First, there’s the matter of the apples themselves. Google “best apples for baking” and you’ll get a laundry list of apple varieties from everyone and their brother. About the only thing these apple people seem to agree on is that Granny Smiths do not make great baked apples. Mom’s apples were soft, a cross between firm flesh and applesauce. She typically used Romes or Jonathons, neither of which is available at my local grocery. Meaning that I’ve been baking many apples of various varieties, and today I hit it with Empires. The apples were cored and the top rim peeled, then the cavity was filled with peanut butter. I’ve topped them off with a basic streusel for a touch of sweetness. She probably fit wheat germ in there somewhere. Since I don’t routinely have wheat germ on hand in my kitchen, I’ve thrown a bit of flax meal into the streusel. Must maintain the authenticity!
Baked slowly to perfection, they are juicy and sweet with just a touch of richness. Baked apples are an old-fashioned, homey dessert perfect for late fall and winter. Bake some apples and let them warm you up.
Nut Butter Baked Apples
Ingredients
- 4 whole apples Empires, Jonathons, Romes preferred
- 3 tbsp nut butter I used almond butter
- 1 tsp cinnamon, divided
- 1 tbsp flour
- 1 tbsp sugar
- 2 tsp flax meal optional
- 2 tsp butter
- 1 cup apple juice or water
Instructions
- Pre-heat the oven to 350° F. Have a 9-inch pie plate or baking dish ready.
- Use a small paring knife or apple coring tool to remove the cores of the apples, leaving the bottoms intact. Try to remove the seeds. Peel away a strip around the top of the cavity of each apple. Sprinkle the cavities with 1/2 tsp. cinnamon. Stuff the cavities with the nut butter, splitting evenly.

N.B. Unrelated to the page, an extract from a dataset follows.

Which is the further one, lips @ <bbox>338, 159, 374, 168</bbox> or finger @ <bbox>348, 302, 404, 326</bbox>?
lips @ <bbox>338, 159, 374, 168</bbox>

- Combine the flour, sugar, flax meal, and remaining cinnamon, then rub the butter in to make streusel. Spoon the streusel over the nut butter to fill the cavities to the top. Sprinkle with cinnamon. Place the filled apples into the pie plate. Pour the apple juice or water around the base of the apples and bake for 45 minutes to 1 hour, or until a knife slides easily into the apples. Cool slightly and serve with shipped cream or ice cream.